Passage shown:
▬▬▬▬▬▬

Thursday, April 5, 2012

Gender and ADHD

This post will probably raise a few hackles but I came across this article about "ADHD myths" which propagates a few myths of its own.

One of these is the claim that ADHD is just as common among girls and boys.
Now ADHD may be under-diagnosed in girls but doesn't mean the percentage of boys and girls with ADHD are similar for each subtype of ADHD.

In the case of "classic" hyperactive/impulsive ADHD there are definitely more boys than girls with the disorder. You just don't see as many girls with extreme impulsivity or hyperactivity, and with good reason - the parts of the frontal lobes of the brain which control behaviour are usually more developed in girls and boys.

▬▬▬▬▬▬

Aim of the task:
Continue the blog post on gender and ADHD from the point where it stops.

Data provided:
▬▬▬▬▬▬

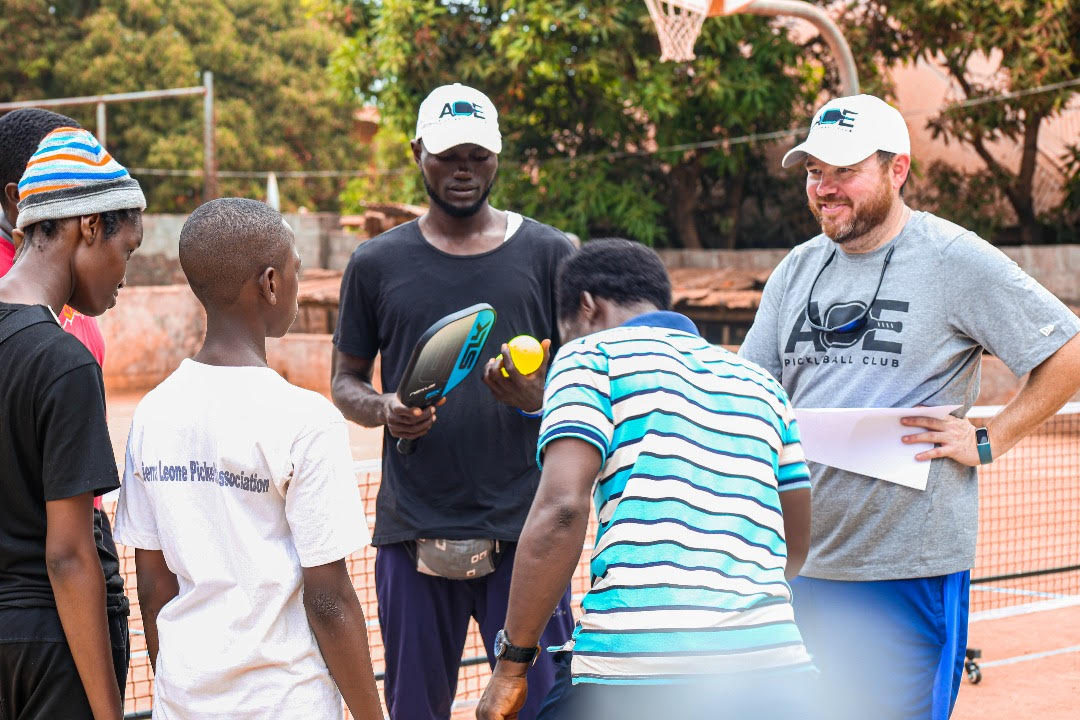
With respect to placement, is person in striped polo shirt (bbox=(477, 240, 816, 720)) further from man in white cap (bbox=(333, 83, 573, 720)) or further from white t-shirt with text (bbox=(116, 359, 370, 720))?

▬▬▬▬▬▬

Response to the task:
In the case ADHD combined type the gender gap is narrower. While there are probably still more boys than girls have this form of the disorder, it is under-diagnosed in girls and often more difficult to spot. For example, while a boy with ADHD combined type may be physically hyperactive (the most obvious indication of ADHD) a girl may be a "chatty cathy" who talks excessively and is overly dramatic.

In the case of inattentive ADHD, the number of girls and boys with this subtype are about the same. Again, this makes sense from a developmental point of view - inattentive ADHD is not a behavioural disorder like hyperactive/impuslive ADHD, so it doesn't make scientific sense for there to be a big gender difference.